> [Exercises to complete]:
a) In the essay on Steven Spielberg below, shorten the paragraph that begins "Two manipulations in particular stood out" while keeping its main facts.
b) Name every Spielberg film that the essay below mentions by title.
c) Write the next part of the essay on Steven Spielberg, picking up after its final sentence.

[[ Text open ]]

Saving Steven Spielberg

By Jonathan Wallace jw@bway.net

Steven Spielberg is a filmmaker of tremendous talent who mostly makes very bad movies. The explanation: He is immature and probably also lazy, and the world has given him no reason to grow up.

Some artists likely have a built-in desire to continue honing their art after the public has told them it is perfect. When the world said to Shakespeare, "Others abide our measure; thou art free," he did not stop criticizing himself. When the world made the same comment to Spielberg, he assumed the statement was true.

Spielberg's immaturity is evident from his work. A great, self-conscious, maturing artist would always make new mistakes. Spielberg keeps making the same ones over and over again. He has an "oh, golly" reflex. He gets serious and sophisticated for minutes at a time, but inevitably something happens which causes him to say, "Oh, golly!" Cue the swelling music, light the scene as if God were about to part the Red Sea, and the audience will also exclaim "Oh, golly!" Another Spielberg moment.

The first time I noticed this was in Empire of the Sun, which is by far his best movie. It is is about a young boy, separated from his parents in China during World War II, who survives on his own, first in the streets, then in an internment camp. Spielberg told this extremely dramatic story with a minimum of frills until a scene near the end. The boy, after escaping, returns to the now abandoned camp. He is eating an orange when a young Japanese soldier with whom he had been friendly pops into the frame and slices the orange with a sword.

Spielberg thus combines a "golly" moment with a manipulation. We are meant to think that the Japanese soldier is trying to kill the boy, but in reality he is protecting him from a wasp on the orange. This is unlikely enough in itself, but Spielberg also shows us a closeup, as the sword bisects the orange: it is bleeding. Golly! A bloody orange in this otherwise extremely realistic story is a false note. One Spielberg appears to be incapable of detecting.

Spielberg's manipulations are also a sign of immaturity. These are creaky old film devices, which he obviously thoroughly enjoyed in his childhood, but which are too out-moded to live. In a movie like Raiders of the Lost Ark, which was a tribute to these old adventure films, such manipulations are nothing to be ashamed of;Raiders sends them up. But they have no place in a film like Empire of the Sun, or in Schindler's List.

Two manipulations in particular stood out in the latter film. We see a bookcase fall on a character and are allowed to believe she is dead, until she shows up again later. Even worse, Jews are crowded into a shower in Auschwitz; when the faucet is turned, out comes water, when they are expecting gas. This was a shameful moment, and completely unneccessary in a film that succeeds best when it is telling its story straight.

Schindler also had its share of "gollys": Oskar Schindler's speech to the Jews, about how he should have saved more of them; and the final shot of the Jews walking over the hill into the Promised Land.

Raise your hand if you noticed that the "Give us free" moment in Amistad recapitulated the "phone home" scene from ET. Gee, golly.

[[ Text closed ]]
[[ Material provided open ]]

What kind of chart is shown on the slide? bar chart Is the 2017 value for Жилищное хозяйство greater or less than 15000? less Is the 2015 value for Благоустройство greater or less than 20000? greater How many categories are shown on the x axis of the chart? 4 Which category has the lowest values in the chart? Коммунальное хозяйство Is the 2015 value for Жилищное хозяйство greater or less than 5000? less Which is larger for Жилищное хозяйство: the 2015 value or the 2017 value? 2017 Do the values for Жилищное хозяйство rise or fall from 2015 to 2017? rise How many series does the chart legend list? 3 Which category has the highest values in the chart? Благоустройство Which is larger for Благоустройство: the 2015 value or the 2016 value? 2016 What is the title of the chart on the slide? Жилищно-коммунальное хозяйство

[[ Material provided closed ]]

> [Answers for the exercise]:
a) Two manipulations stand out in Schindler's List. First, a bookcase falls on a character, and viewers are led to believe she is dead until she reappears later. Worse, Jews crowded into an Auschwitz shower expect gas, but water comes out. This was a shameful and needless moment in a film that works best when it tells its story straight.

b)
- Empire of the Sun
- Raiders of the Lost Ark
- Schindler's List
- Amistad
- ET

c)
Think of a few of the great American films, if they had been made by Spielberg: Raging Bull, in his hands, would have become Rocky. Treasure of the Sierra Madre would have been Raiders. Spielberg's motto could be, "In every story, look for the cheap thrill (and if its not already there, graft it on.)"

Manipulations and gollys prove that Spielberg is not changing as an artist. A stranger to his career who watched Schindler, Saving Private Ryan, and Empire of The Sun would undoubtedly believe that Empire was the latest of the three, not the first. It is a better movie, it has a more sophisticated moral center, and it tells its story with many fewer embarrassing errors.

I wrote some years ago that Schindler was a remake of ET: The Extraterrestrial, earning myself a fair amount of angry email. Spielberg has proved me right by remaking ET at least twice more since, in Amistad and Saving Private Ryan. Spielberg tells the same story over and over again, about rescuing someone from danger: an alien, Jews, escaped slaves, a soldier whose brothers have died.

Now, many artists obsessively rework the same material, and there is nothing wrong with that. The problem is that at the core of Spielberg's vision is a "golly." His stories, even when based on facts, are rescue fantasies; they are not essays or meditations. As I wrote in my review, the message of Schindler was: "The Holocaust has been handled; a hero has arisen." Amistad implied that slavery had been resolved; there was no mention of the Supreme Court's later Dred Scott decision, returning an escaped slave to the South.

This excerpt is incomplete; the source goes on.